◆ Work to complete
In the entries below, the lines from the one with "Stacked mortar rounds" through the one with "SIBENIK CROATIA August" are to be copied exactly; both ends count.

◆ Provided data
--- START ---
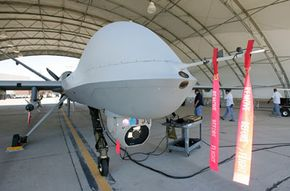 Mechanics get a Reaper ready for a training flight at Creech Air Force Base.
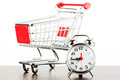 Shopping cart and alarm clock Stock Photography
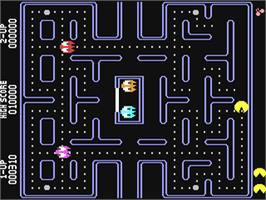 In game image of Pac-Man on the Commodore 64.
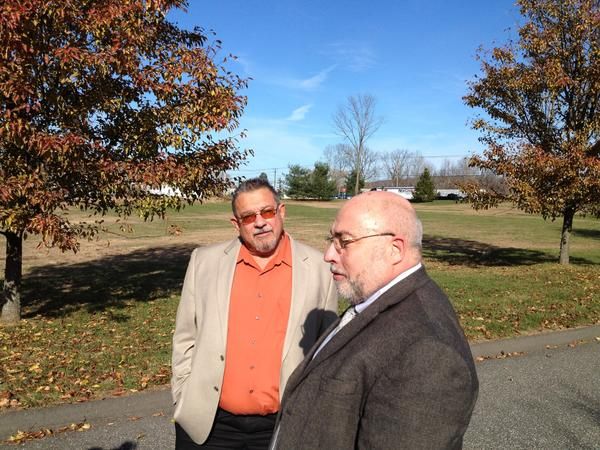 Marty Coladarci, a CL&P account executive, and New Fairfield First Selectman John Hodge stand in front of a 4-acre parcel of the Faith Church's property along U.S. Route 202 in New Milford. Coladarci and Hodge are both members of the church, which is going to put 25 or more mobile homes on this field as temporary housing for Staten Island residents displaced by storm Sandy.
--- END ---
--- START ---
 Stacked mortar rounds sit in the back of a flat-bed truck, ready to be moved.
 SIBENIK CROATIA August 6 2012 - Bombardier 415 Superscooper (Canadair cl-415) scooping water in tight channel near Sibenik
--- END ---
◆ Answer below
 Stacked mortar rounds sit in the back of a flat-bed truck, ready to be moved.
 SIBENIK CROATIA August 6 2012 - Bombardier 415 Superscooper (Canadair cl-415) scooping water in tight channel near Sibenik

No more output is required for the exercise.